I am trying to scrub some lists into a properly formatted CSV file for database import.
My starting file, looks something like this with what is supposed to be each "line" spanning multiple lines like below
Mr. John Doe
Exclusively Stuff, 186
Caravelle Drive, Ponte Vedra
33487.
I created a sed
script that cleans up the file (there's lots of "dirty" formatting like double spaces and spaces before/after commas). The problem is the Zip with the period. I would like to change that period for a new line, but I cannot get it to work.
The command that I use is:
sed -E -f scrub.sed test.txt
and the scrub.sed
script is as follows:
:a
N
s|[[:space:]][[:space:]]| |g
s|,[[:space:]]|,|g
s|[[:space:]],|,|g
s|\n| |g
s|[[:space:]]([0-9]{5})\.|,FL,\1\n |g
$!ba
What I get is
Mr. John Doe,Exclusively Stuff,186 Caravelle Drive,Ponte Vedra,FL,33487n
If figured that the Zip+.(period) would be a great "delimiter" to use the substitution on and while I can find it, I can't seem to tell it to put a newline there.

- LISTED ENTRIES
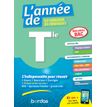 9782047358641-L'Année de Tle - Spécialités Physique-Chimie + SVT-P_405117271_1-0
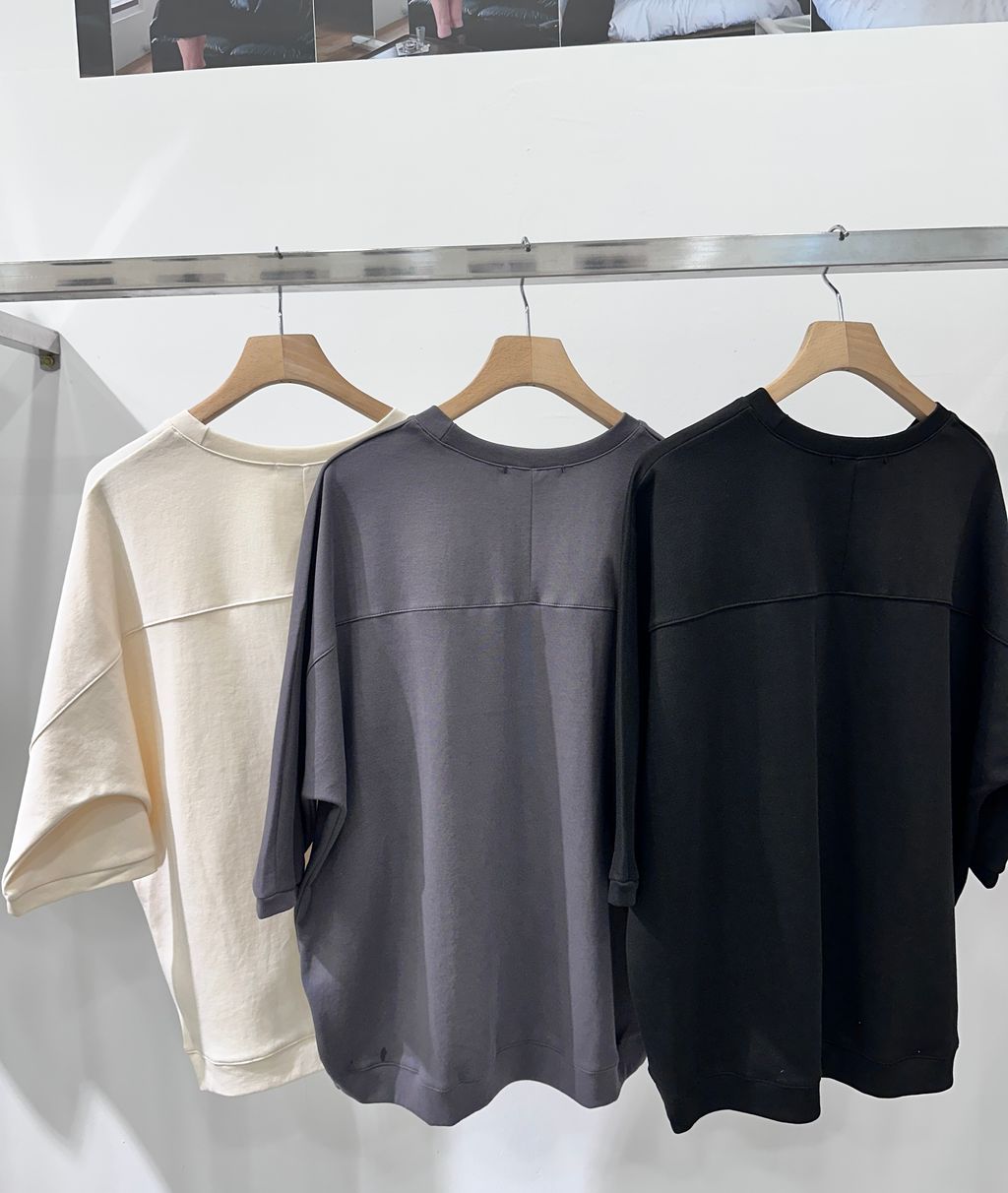 image_13EB3858-F195-4814-A2E0-91B16A4AB0F0_1759213195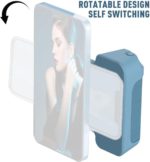 Magnetic Camera Handle Selfie Holder - Image 6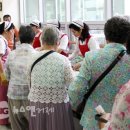 거제시종합사회복지관 이미지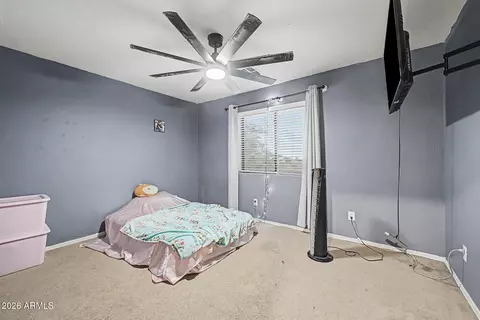 2325 E Greenlee Ave, Apache Junction, AZ 85119 photo 15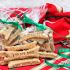 I BISCOTTI di NATALE da regalare al vostro CANE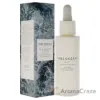 Picture of Ultra Hydrating Algae Oil by One Ocean Beauty for Women - 1 oz Oil
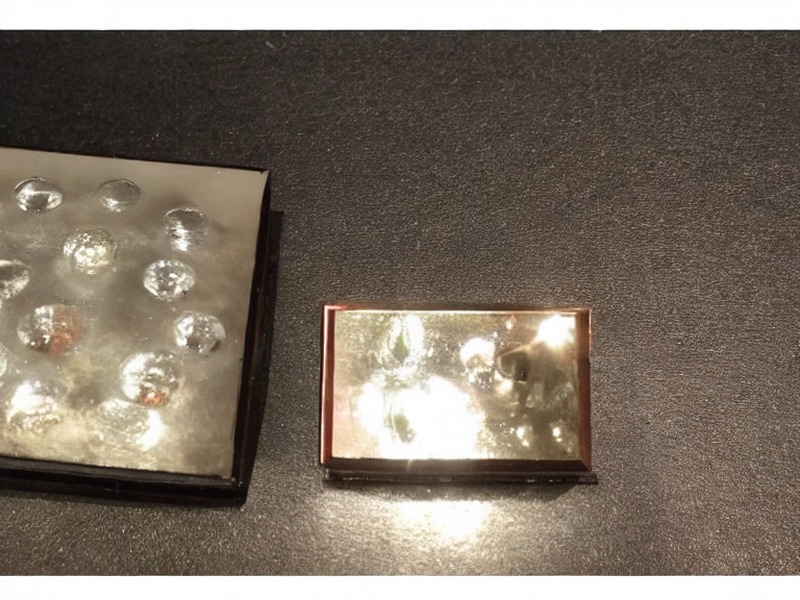 接口芯片中心参数与应用整理 1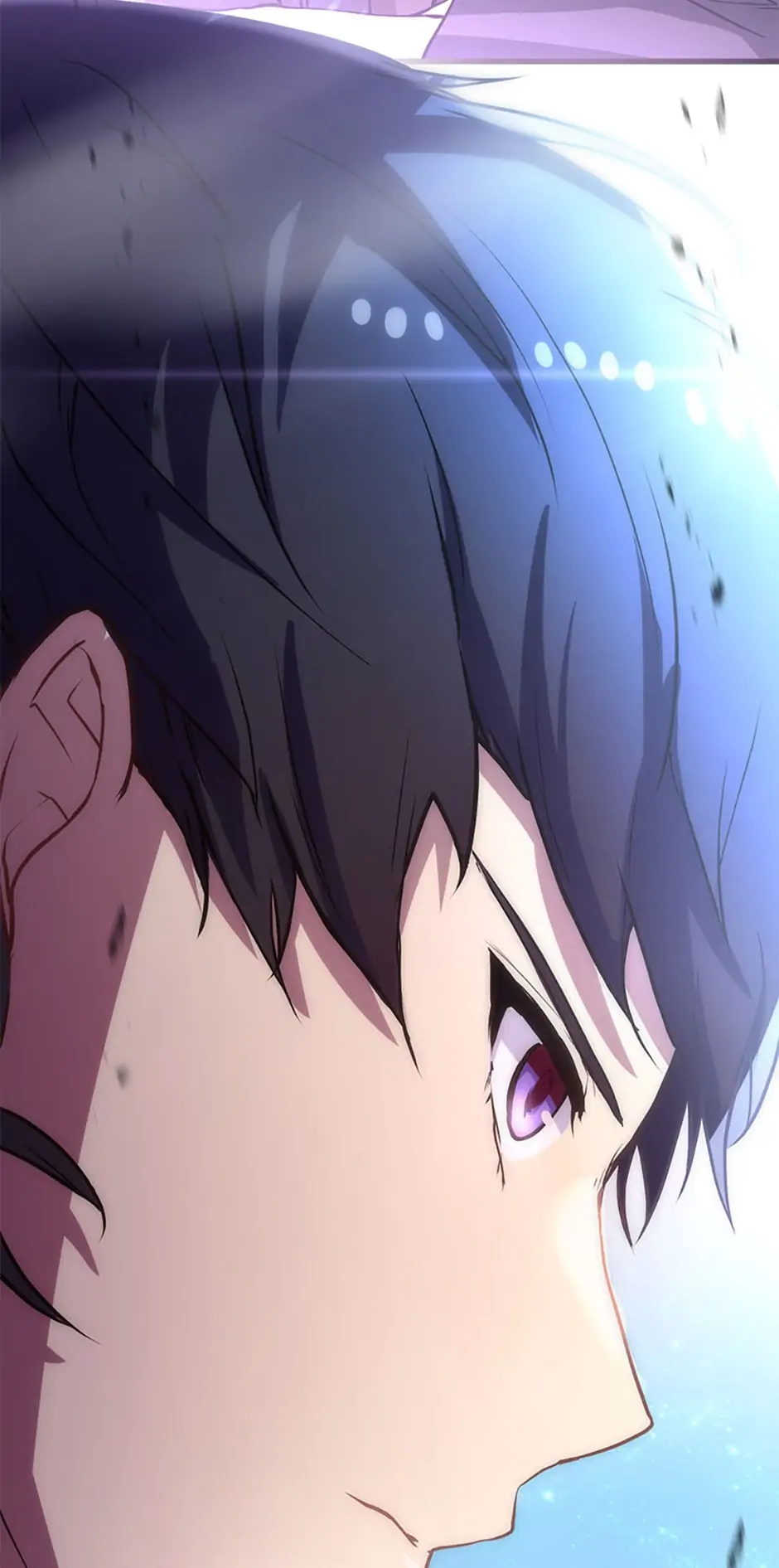 Read Skill Master Levels Up Manga Online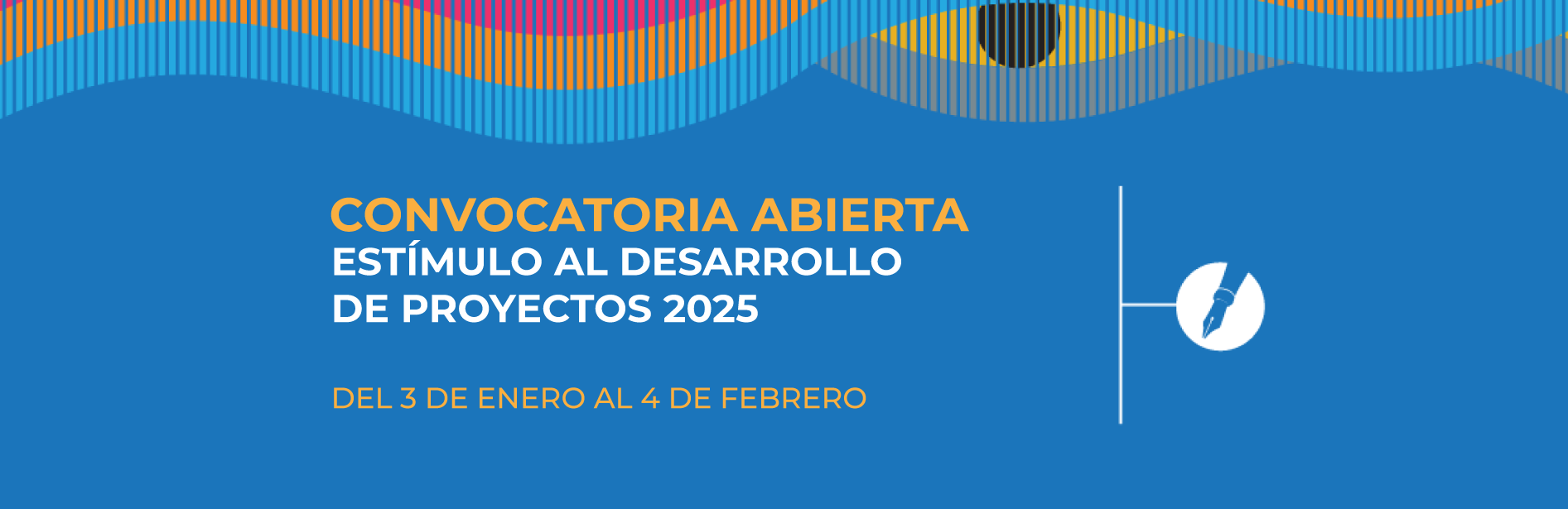 Desarrollo 2025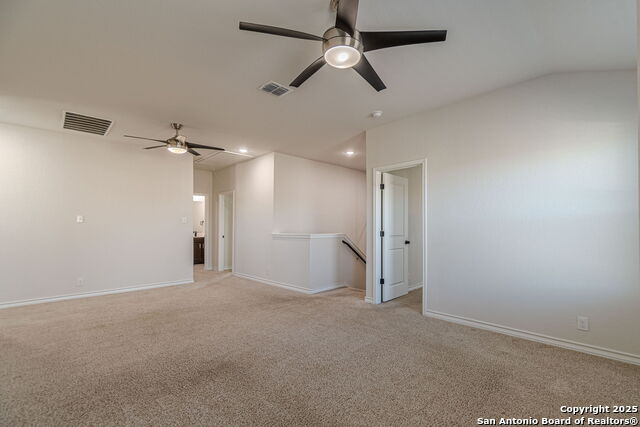 Image 45 of 99 For 9717 Baytown Coast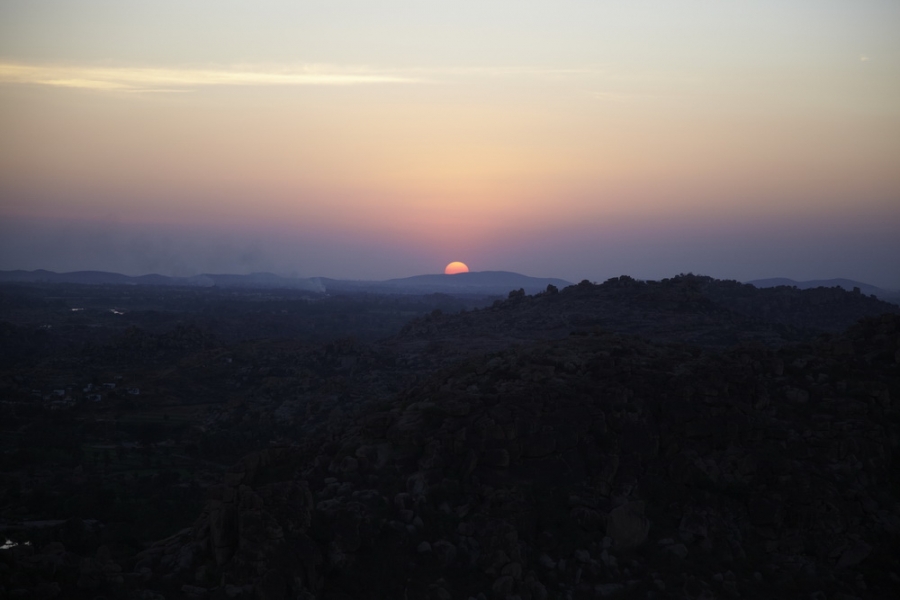 Индия. Там, где нет золотой середины. Индия. Там, где нет золотой середины.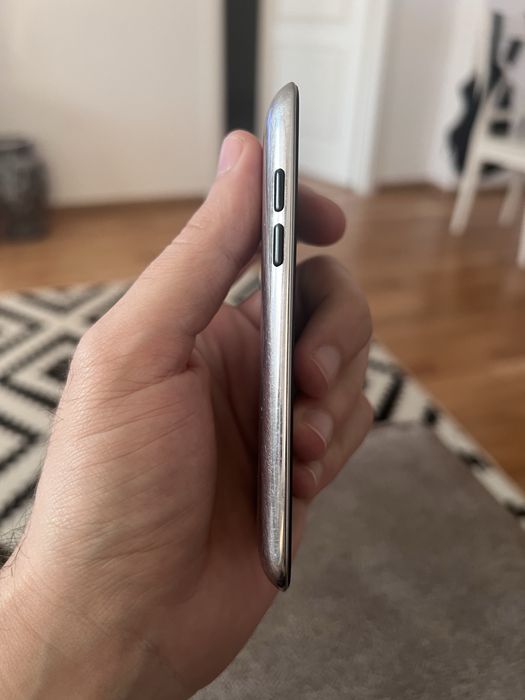 iPod Touch 4th Gen, 32 GB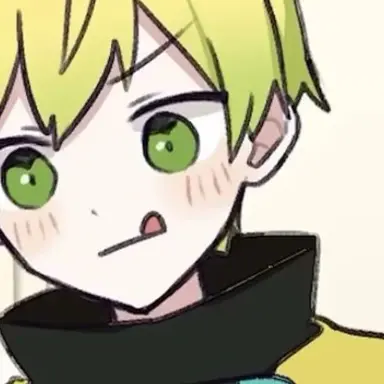 Profile image of ぷりっつ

- REQUIRED ACTIONS
(A) In the sed question, what does the poster want to replace the period after the Zip code with?
(B) Rewrite the paragraph of the sed question that begins "I created a sed script" as a short bulleted list that keeps its main facts.
(C) Transcribe the part of the sed question that starts at the words "I am trying" and ends after the words "it to work.".

- ANSWERS BELOW
(A) A new line.

(B)
- The poster wrote a sed script to clean up the file.
- The file has a lot of messy formatting, such as double spaces and spaces before or after commas.
- The problem is the Zip code followed by a period.
- The poster wants to replace that period with a new line but can't get it to work.

(C)
I am trying to scrub some lists into a properly formatted CSV file for database import.
My starting file, looks something like this with what is supposed to be each "line" spanning multiple lines like below
Mr. John Doe
Exclusively Stuff, 186
Caravelle Drive, Ponte Vedra
33487.
I created a sed
script that cleans up the file (there's lots of "dirty" formatting like double spaces and spaces before/after commas). The problem is the Zip with the period. I would like to change that period for a new line, but I cannot get it to work.